Objective: To assess the efficacy and durability of upper airway stimulation via the hypoglossal nerve on obstructive sleep apnea (OSA) severity including objective and subjective clinical outcome measures.
Study design: A randomized controlled therapy withdrawal study.
Setting: Industry-supported multicenter academic and clinical setting.
Subjects: A consecutive cohort of 46 responders at 12 months from a prospective phase III trial of 126 implanted participants.
Methods: Participants were randomized to either therapy maintenance ("ON") group or therapy withdrawal ("OFF") group for a minimum of 1 week. Short-term withdrawal effect as well as durability at 18 months of primary (apnea hypopnea index and oxygen desaturation index) and secondary outcomes (arousal index, oxygen desaturation metrics, Epworth Sleepiness Scale, Functional Outcomes of Sleep Questionnaire, snoring, and blood pressure) were assessed.
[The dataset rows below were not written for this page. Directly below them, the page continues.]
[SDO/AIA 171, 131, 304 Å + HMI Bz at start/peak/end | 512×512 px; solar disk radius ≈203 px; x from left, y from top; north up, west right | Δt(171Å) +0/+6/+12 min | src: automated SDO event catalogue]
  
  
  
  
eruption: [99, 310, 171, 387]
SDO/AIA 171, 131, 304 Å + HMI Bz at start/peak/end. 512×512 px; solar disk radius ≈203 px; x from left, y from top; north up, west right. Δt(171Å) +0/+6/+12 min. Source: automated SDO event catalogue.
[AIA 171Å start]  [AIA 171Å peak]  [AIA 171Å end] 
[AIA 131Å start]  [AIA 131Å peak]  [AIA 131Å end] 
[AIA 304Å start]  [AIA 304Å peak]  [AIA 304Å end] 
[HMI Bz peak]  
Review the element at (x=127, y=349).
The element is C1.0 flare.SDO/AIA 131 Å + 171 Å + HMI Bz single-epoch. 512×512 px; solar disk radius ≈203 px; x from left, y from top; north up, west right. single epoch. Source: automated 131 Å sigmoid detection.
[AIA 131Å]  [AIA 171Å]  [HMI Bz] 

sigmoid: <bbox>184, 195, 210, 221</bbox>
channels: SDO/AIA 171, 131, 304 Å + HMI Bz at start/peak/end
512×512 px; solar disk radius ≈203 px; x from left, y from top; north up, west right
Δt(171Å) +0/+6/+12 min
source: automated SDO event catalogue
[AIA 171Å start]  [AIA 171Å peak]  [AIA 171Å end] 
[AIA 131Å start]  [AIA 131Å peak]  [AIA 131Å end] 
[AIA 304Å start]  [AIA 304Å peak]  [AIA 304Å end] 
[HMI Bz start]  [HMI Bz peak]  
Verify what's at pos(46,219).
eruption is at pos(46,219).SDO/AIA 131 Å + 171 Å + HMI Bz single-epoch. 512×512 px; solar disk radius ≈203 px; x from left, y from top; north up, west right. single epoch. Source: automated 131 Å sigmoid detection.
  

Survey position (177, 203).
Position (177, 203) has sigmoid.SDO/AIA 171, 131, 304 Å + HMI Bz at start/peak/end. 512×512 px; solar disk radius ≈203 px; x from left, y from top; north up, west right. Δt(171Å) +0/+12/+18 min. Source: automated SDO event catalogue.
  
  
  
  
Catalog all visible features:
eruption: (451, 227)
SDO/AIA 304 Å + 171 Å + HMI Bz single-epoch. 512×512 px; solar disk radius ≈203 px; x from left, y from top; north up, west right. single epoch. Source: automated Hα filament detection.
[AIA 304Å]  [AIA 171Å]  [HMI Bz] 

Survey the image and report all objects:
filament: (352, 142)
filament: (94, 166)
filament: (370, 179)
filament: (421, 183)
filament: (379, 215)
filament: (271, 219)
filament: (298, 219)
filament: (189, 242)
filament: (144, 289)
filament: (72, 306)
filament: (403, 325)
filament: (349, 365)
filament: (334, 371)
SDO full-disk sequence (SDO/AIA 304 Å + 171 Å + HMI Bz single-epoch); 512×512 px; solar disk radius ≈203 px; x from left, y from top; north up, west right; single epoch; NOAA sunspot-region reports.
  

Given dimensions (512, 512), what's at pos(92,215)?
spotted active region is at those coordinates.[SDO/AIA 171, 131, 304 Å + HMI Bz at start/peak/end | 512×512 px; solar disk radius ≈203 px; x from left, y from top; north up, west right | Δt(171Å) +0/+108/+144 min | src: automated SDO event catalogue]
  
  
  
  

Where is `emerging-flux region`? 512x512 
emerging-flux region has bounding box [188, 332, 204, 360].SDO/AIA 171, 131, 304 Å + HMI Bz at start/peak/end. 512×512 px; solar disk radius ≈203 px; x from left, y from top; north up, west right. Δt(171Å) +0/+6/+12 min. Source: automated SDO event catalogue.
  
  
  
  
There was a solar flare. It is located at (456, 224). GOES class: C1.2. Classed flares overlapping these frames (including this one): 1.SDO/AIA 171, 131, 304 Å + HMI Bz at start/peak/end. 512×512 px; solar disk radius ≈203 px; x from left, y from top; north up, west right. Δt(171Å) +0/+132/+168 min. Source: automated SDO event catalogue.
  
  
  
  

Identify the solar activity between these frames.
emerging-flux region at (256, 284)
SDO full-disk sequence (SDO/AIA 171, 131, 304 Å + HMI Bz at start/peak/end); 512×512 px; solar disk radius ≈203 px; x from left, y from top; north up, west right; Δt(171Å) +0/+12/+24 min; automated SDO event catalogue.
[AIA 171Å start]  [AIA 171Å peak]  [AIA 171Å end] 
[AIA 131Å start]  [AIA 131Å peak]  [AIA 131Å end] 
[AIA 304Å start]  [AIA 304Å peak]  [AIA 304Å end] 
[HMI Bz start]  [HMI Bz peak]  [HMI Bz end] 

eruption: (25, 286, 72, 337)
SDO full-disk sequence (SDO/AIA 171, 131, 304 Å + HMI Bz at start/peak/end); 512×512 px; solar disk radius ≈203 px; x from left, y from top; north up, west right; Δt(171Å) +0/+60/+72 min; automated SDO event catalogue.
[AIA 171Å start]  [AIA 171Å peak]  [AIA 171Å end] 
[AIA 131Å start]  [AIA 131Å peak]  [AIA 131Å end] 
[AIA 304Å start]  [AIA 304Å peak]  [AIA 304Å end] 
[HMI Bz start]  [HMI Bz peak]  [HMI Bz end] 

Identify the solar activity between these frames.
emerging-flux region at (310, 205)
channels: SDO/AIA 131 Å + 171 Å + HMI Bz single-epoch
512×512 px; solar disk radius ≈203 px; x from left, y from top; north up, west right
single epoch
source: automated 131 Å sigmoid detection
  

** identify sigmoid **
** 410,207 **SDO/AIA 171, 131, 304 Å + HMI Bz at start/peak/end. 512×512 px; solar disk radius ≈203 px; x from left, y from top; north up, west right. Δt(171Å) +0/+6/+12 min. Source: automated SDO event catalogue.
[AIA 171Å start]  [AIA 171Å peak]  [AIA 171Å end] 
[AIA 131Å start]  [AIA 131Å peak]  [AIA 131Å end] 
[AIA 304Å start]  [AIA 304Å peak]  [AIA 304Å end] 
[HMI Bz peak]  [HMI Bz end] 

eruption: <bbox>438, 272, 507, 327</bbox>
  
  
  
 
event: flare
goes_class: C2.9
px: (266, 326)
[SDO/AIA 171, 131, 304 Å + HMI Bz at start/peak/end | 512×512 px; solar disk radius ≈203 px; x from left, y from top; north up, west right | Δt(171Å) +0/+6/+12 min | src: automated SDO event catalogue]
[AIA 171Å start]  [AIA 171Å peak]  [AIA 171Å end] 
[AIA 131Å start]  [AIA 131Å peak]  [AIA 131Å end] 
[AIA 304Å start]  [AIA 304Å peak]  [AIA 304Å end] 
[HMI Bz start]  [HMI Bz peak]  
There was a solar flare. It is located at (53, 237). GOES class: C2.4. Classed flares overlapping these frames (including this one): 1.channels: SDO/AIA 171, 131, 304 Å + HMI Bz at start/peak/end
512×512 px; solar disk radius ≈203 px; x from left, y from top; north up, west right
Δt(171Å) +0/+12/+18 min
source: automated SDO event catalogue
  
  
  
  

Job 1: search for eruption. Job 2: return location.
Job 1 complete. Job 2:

Results: Both therapy withdrawal group and maintenance group demonstrated significant improvements in outcomes at 12 months compared to study baseline. In the randomized assessment, therapy withdrawal group returned to baseline, and therapy maintenance group demonstrated no change. At 18 months with therapy on in both groups, all objective respiratory and subjective outcome measures showed sustained improvement similar to those observed at 12 months.
Conclusion: Withdrawal of therapeutic upper airway stimulation results in worsening of both objective and subjective measures of sleep and breathing, which when resumed results in sustained effect at 18 months. Reduction of obstructive sleep apnea severity and improvement of quality of life were attributed directly to the effects of the electrical stimulation of the hypoglossal nerve.
Keywords: OSA; hypoglossal nerve; obstructive sleep apnea; randomized controlled trial; sleep; sleep apnea; surgery; treatment; upper airway stimulation.
© American Academy of Otolaryngology-Head and Neck Surgery Foundation 2014.